◆ **The request**
In the entries below, update every occurrence of "raised arm" to "lifted arm" and keep all other text as it is. Do not include the pictures in your answer.

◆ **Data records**
________________
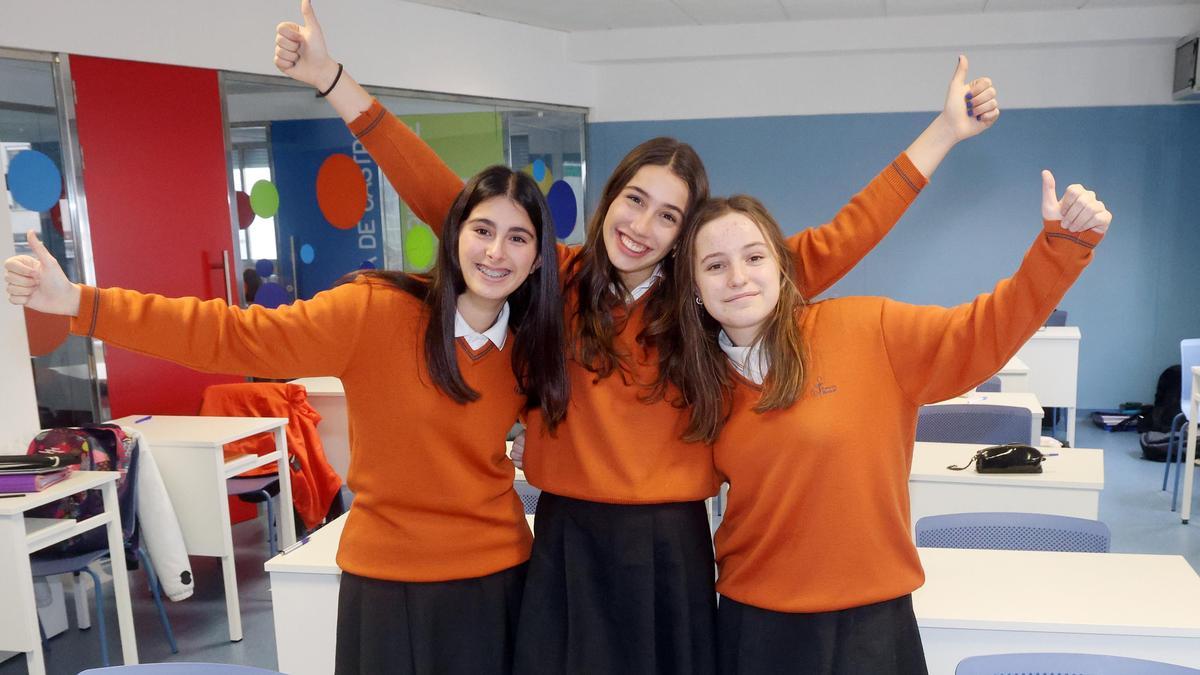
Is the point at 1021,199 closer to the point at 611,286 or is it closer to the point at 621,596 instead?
the point at 611,286

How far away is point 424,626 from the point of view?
1.62 metres

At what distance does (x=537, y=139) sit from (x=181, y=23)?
326 cm

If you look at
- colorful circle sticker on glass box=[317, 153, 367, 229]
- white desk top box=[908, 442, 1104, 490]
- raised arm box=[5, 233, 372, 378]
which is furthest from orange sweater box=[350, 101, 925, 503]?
colorful circle sticker on glass box=[317, 153, 367, 229]

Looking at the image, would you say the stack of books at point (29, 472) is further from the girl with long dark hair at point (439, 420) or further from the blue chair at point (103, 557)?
the girl with long dark hair at point (439, 420)

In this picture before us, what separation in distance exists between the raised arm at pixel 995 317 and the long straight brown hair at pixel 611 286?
0.43m

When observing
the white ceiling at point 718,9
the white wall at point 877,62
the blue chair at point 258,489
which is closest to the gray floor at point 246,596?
the blue chair at point 258,489

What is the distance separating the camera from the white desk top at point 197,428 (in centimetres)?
340

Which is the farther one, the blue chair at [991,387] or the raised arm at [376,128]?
the blue chair at [991,387]

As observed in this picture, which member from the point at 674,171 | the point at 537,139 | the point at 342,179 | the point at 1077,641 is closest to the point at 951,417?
the point at 1077,641

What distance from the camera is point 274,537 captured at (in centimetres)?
414

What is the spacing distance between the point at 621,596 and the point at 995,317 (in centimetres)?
82

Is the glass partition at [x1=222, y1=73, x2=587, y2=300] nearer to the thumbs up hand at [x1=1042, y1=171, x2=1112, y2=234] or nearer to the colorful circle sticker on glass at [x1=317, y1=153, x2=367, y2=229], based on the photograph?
the colorful circle sticker on glass at [x1=317, y1=153, x2=367, y2=229]

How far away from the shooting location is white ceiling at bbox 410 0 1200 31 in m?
6.06

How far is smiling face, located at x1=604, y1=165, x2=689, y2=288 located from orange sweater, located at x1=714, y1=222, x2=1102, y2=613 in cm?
37
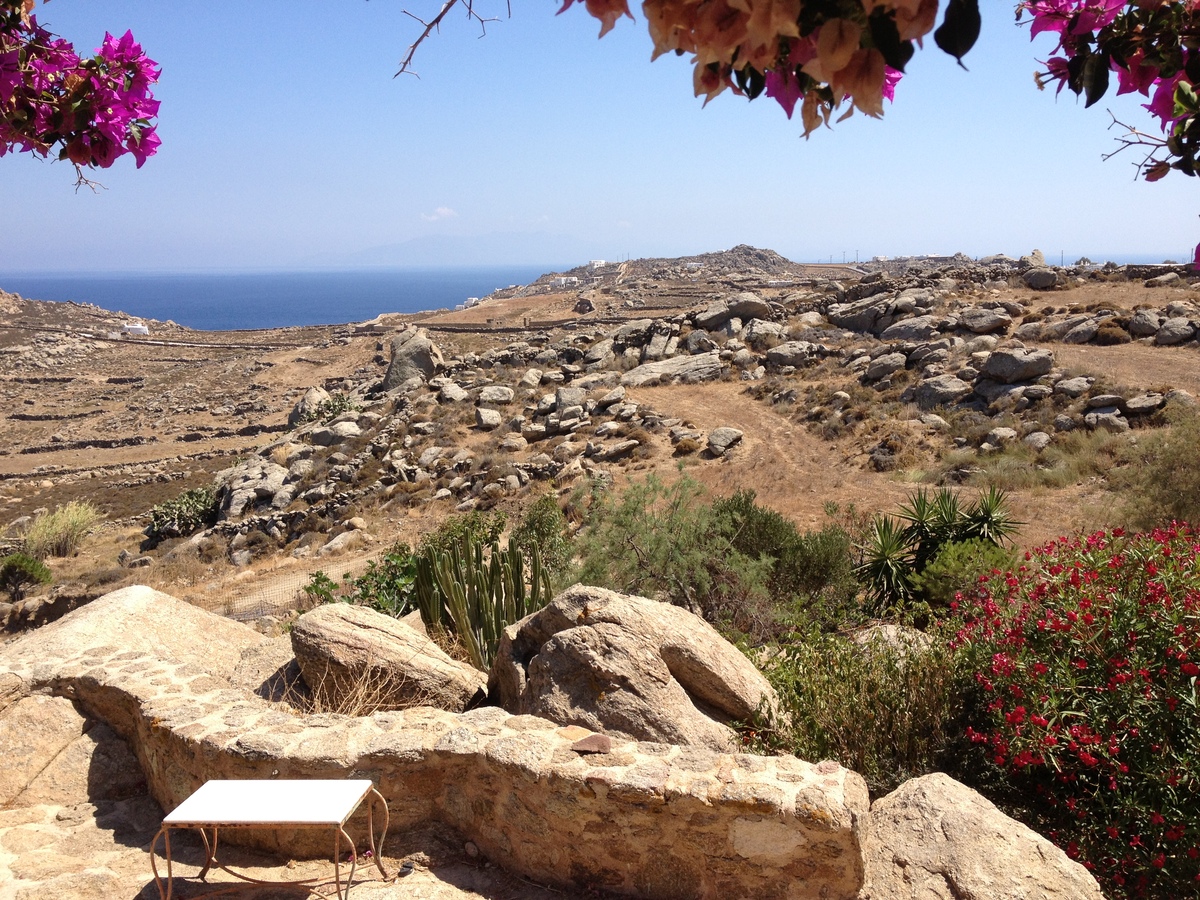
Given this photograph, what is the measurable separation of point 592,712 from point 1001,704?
8.20 ft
________________
◆ **Task answer**
Is the point at 1021,199 closer to the point at 611,286 or is it closer to the point at 621,596 instead?
the point at 611,286

How far away is point 424,626 from the point of view?
1.62 metres

At what distance does (x=537, y=139) sit from (x=181, y=23)?
326 cm

If you look at
- colorful circle sticker on glass box=[317, 153, 367, 229]
- white desk top box=[908, 442, 1104, 490]
- lifted arm box=[5, 233, 372, 378]
which is furthest from orange sweater box=[350, 101, 925, 503]?
colorful circle sticker on glass box=[317, 153, 367, 229]

Looking at the image, would you say the stack of books at point (29, 472) is further from the girl with long dark hair at point (439, 420) or further from the blue chair at point (103, 557)?
the girl with long dark hair at point (439, 420)

In this picture before us, what separation in distance exists between the lifted arm at pixel 995 317 and the long straight brown hair at pixel 611 286?
0.43m

When observing
the white ceiling at point 718,9
the white wall at point 877,62
the blue chair at point 258,489
which is closest to the gray floor at point 246,596?
the blue chair at point 258,489

What is the distance separating the camera from the white desk top at point 197,428 (in centimetres)?
340

Which is the farther one, the blue chair at [991,387] or the lifted arm at [376,128]?
the blue chair at [991,387]

As observed in this picture, which member from the point at 674,171 | the point at 537,139 | the point at 342,179 | the point at 1077,641 is closest to the point at 951,417?
the point at 1077,641

What distance from the camera is point 274,537 captured at (in centimetres)?
414

What is the spacing distance between the point at 621,596 and the point at 995,317 (in centimetres)?
82

Is the glass partition at [x1=222, y1=73, x2=587, y2=300] nearer to the thumbs up hand at [x1=1042, y1=171, x2=1112, y2=234] or nearer to the colorful circle sticker on glass at [x1=317, y1=153, x2=367, y2=229], based on the photograph?
the colorful circle sticker on glass at [x1=317, y1=153, x2=367, y2=229]

How far away from the shooting location is white ceiling at bbox 410 0 1200 31 in m?
6.06

How far is smiling face, located at x1=604, y1=165, x2=689, y2=288 located from orange sweater, located at x1=714, y1=222, x2=1102, y2=613 in cm?
37
Given this photograph, what is the measurable separation of point 592,712 from point 1001,704?
8.20 ft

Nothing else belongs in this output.